• Directions:
Each line of the listing must be transcribed exactly, except for the images, which should be excluded.

══ Exercise inputs

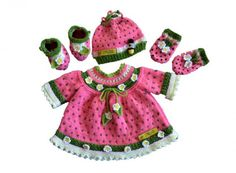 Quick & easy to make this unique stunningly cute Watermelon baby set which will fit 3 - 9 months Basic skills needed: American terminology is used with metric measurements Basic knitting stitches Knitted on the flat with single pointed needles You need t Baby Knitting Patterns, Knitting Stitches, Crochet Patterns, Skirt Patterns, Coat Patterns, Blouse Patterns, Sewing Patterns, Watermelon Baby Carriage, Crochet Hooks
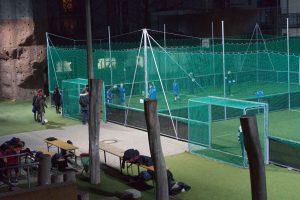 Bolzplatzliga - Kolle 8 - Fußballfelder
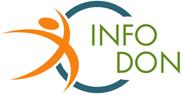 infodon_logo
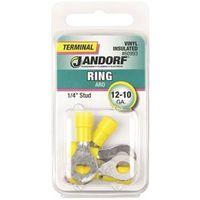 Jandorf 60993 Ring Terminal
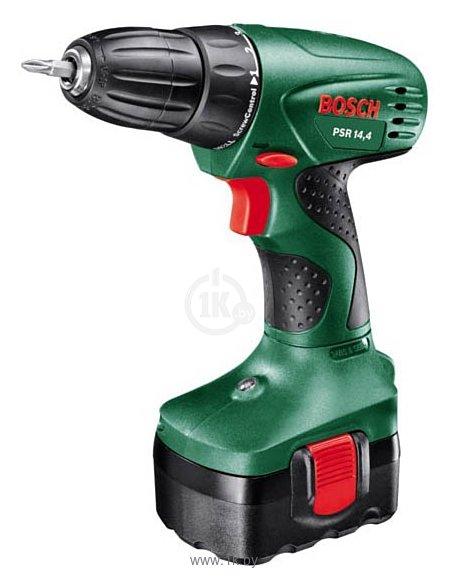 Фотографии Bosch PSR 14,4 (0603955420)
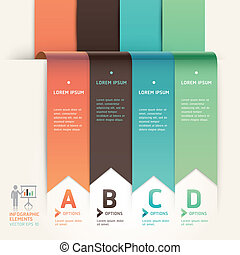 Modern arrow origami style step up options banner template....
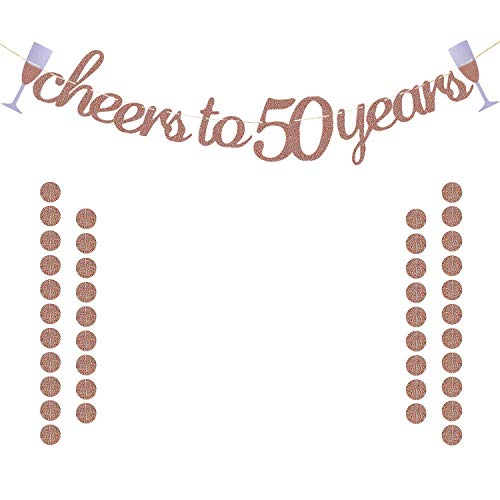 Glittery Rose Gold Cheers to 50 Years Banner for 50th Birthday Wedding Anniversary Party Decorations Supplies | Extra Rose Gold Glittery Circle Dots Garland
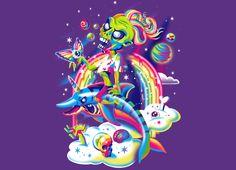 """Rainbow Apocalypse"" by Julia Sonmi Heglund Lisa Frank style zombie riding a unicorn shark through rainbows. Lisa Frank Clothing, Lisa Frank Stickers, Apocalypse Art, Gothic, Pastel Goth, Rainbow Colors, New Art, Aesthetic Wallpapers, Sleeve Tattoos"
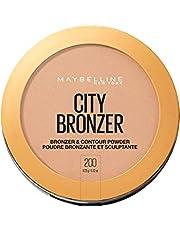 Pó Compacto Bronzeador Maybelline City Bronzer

════

• Answer section:
 Quick & easy to make this unique stunningly cute Watermelon baby set which will fit 3 - 9 months Basic skills needed: American terminology is used with metric measurements Basic knitting stitches Knitted on the flat with single pointed needles You need t Baby Knitting Patterns, Knitting Stitches, Crochet Patterns, Skirt Patterns, Coat Patterns, Blouse Patterns, Sewing Patterns, Watermelon Baby Carriage, Crochet Hooks
 Bolzplatzliga - Kolle 8 - Fußballfelder
 infodon_logo
 Jandorf 60993 Ring Terminal
 Фотографии Bosch PSR 14,4 (0603955420)
 Modern arrow origami style step up options banner template....
 Glittery Rose Gold Cheers to 50 Years Banner for 50th Birthday Wedding Anniversary Party Decorations Supplies | Extra Rose Gold Glittery Circle Dots Garland
 """Rainbow Apocalypse"" by Julia Sonmi Heglund Lisa Frank style zombie riding a unicorn shark through rainbows. Lisa Frank Clothing, Lisa Frank Stickers, Apocalypse Art, Gothic, Pastel Goth, Rainbow Colors, New Art, Aesthetic Wallpapers, Sleeve Tattoos"
 Pó Compacto Bronzeador Maybelline City Bronzer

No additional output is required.